As far as I am concerned, a writer must live out in the world. It is only when you engage in the world that you gather its sights, sounds and smells; that you get to experience its various paradoxes. Experience, as the great Latin American writer Roberto Bolano reminds us, is the seed from which great writing sprouts. A hermit can only write from memory, or what he or she can glean from books. The only current experience that he or she has to share is that of being a hermit, which most of the world does not care about. True, you have to retreat into your cave from time to time to be able to write. But a cave is not the place to live.
Riveting conversation
After coming home from Puducherry, I attended a discussion between the novelist and short story writer Bulbul Sharma and V.K. Karthika, Editor-in-chief of HarperCollins India, at the Alliance Francaise in New Delhi. It was a telling reminder of how enjoyable a literary conversation can be when the moderator and writer are in concert. At the Jaipur Literature Festival, the two often seemed to be on different planes. More often than not, that occurred because the moderator had not bothered to acquaint himself with the writer's body of work, and was clearly winging it. Thankfully, there was no chance of that happening here. Karthika is Bulbul Sharma's editor, and, therefore, knows her fiction intimately.

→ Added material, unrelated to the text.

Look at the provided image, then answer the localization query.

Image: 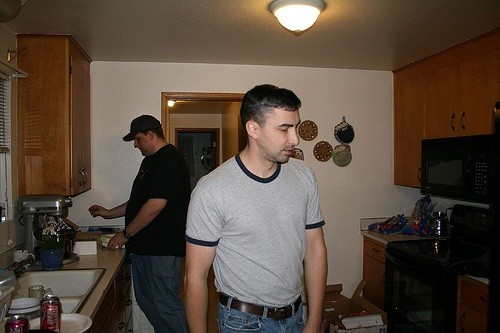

Bulbul's fiction illustrates the value of writing what you know. Bulbul, who is currently 60, got married at 19. In her stories, she deals chiefly with women in families. These are ordinary women, drawn mostly from her generation, who live caged lives within the confines of a traditional Indian family. Many of them only get to see the outside world after they are widowed. One of the stories from her collection My Sainted Aunts is about a character going abroad for the first time at the age of 70.
Listening to Bulbul read from her work, I was reminded of how compelling simplicity can be in fiction. Bubul's characters are ordinary people. Her prose is pared back rather than purple. Her stories deal with the small defeats and victories of people living a run-of-the-mill existence. They instantly evoke the iconic Hindi writer Premchand, who Bulbul mentioned as an influence. To me they are also reminiscent of Jane Austen in the way they hone in on women in family situations. They exemplify how resonant simplicity can be even in an age where writers are known more for their bag of tricks than what they write.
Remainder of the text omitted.